The court held that the Gender Recognition Act 2004 provides a domestic, comprehensive scheme for recognition of acquired gender and that the conditions for obtaining a full gender recognition certificate (including the requirement under section 4 that a subsisting marriage be annulled) fall within the margin of appreciation and are not unjustifiable as contrary to the Social Security Directive. The Grand Chamber judgment in Hämäläinen v Finland was treated as persuasive and dispositive on the question of whether requiring termination or conversion of a marriage before legal recognition of acquired gender is disproportionate. On that basis the appellant's Directive claim failed, and any claim under the Equality Act 2010 added nothing: if the section 4 requirement is not discriminatory under European law it cannot give rise to a freestanding discrimination claim under the 2010 Act.
Case abstract
The appellant is a male-to-female transsexual born in 1948 who began living as a woman in 1991 and underwent surgery in 1995. She remained married to the woman she married in 1974 and did not seek annulment of that marriage because she and her wife wished to remain married. The Gender Recognition Act 2004 permits issue of a full gender recognition certificate which makes the acquired gender effective for all purposes, but it disqualifies married persons from obtaining a full certificate unless the marriage is annulled; an interim certificate has no effect while the marriage subsists. The appellant applied for a state pension on reaching what is female pensionable age (60) and was refused on the basis that, in law, she remained a man and was not entitled to a pension until male pensionable age (65).
The proceedings: the appellant's appeal to the First-tier Tribunal was dismissed by reserved judgment of 6 January 2010. She obtained permission to appeal to the Upper Tribunal and her appeal was dismissed by Upper Tribunal Judge Wright ([2013] UKUT 290 (AAC)). Lewison LJ gave permission to appeal to the Court of Appeal on 10 January 2014 and anonymity was granted. The Court of Appeal heard the appeal on 21 May 2014 and gave judgment on 31 July 2014.
The nature of the claim and relief sought: (i) a claim under the Social Security Directive 79/7/EEC that withholding female pension rights because the appellant lacked a full gender recognition certificate was contrary to the principle of equal treatment in social security and that the Directive had direct effect in her circumstances; (ii) alternatively a freestanding claim under the Equality Act 2010 alleging discrimination in the exercise of a public function (denial of a pension at female pensionable age).
Issues framed by the court: whether the Directive as interpreted in Richards and applied in Timbrell entitled the appellant to be treated as female for pension purposes notwithstanding the Gender Recognition Act 2004; whether the requirement in section 4 of the 2004 Act that a subsisting marriage be annulled before a full gender recognition certificate can be issued is unjustifiable and disproportionate; and whether a separate claim under the Equality Act 2010 could succeed.
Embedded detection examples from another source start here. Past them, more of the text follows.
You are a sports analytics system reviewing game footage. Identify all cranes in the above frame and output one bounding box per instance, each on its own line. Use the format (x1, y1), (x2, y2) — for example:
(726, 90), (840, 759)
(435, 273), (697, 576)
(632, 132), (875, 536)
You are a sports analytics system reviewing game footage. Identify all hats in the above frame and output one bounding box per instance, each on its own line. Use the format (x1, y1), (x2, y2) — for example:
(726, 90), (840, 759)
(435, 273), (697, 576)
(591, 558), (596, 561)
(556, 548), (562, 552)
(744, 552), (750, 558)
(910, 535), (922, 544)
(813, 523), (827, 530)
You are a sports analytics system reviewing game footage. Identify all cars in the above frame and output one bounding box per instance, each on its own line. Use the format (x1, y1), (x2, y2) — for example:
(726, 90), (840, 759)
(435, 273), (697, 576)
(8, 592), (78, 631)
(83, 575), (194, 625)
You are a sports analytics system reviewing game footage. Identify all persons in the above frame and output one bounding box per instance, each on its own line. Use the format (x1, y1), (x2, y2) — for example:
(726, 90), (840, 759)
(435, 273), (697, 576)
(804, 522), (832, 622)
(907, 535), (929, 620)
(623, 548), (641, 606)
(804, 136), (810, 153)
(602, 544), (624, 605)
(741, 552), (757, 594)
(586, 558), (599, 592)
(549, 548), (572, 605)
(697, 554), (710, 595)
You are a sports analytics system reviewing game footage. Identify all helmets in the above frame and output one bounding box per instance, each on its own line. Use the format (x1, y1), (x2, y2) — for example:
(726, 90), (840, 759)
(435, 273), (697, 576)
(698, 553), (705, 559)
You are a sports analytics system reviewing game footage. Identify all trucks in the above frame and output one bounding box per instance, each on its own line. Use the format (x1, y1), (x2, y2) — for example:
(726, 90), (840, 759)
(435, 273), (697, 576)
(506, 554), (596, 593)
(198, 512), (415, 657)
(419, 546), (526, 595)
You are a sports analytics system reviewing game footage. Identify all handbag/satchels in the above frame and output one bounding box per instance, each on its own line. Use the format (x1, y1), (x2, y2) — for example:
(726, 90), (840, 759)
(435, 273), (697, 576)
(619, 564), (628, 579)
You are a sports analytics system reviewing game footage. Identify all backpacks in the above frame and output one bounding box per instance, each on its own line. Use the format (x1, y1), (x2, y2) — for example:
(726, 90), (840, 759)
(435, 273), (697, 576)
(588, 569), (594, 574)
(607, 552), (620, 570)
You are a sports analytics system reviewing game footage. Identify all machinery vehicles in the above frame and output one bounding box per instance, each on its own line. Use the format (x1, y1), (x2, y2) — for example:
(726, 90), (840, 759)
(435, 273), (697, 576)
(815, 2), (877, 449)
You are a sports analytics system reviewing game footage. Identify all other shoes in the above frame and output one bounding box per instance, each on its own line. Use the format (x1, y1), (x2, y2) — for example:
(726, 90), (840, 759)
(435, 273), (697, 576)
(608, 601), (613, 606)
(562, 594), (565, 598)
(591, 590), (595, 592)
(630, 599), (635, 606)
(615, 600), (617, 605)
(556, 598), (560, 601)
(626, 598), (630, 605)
Court's reasoning in brief: the court held that Richards and Timbrell were decided in the context of an absence of domestic legislation for recognising acquired gender. The 2004 Act now provides a comprehensive statutory framework which makes legal recognition of acquired gender depend on issue of a full gender recognition certificate and on the conditions Parliament has prescribed. The court accepted that EU law does not give member states carte blanche, but in the absence of a European consensus and given the sensitive moral and ethical issues, the margin of appreciation is wide. The recent Grand Chamber decision in Hämäläinen v Finland (no. 37359/09) confirmed that conditioning legal recognition on ending or converting a marriage where same-sex marriage is not permitted does not in principle breach Convention rights, and that reasoning was persuasive and applicable. Consequently the requirement in section 4 of the 2004 Act was not unlawful under the Directive and there was no additional freestanding discrimination remedy available under the Equality Act 2010.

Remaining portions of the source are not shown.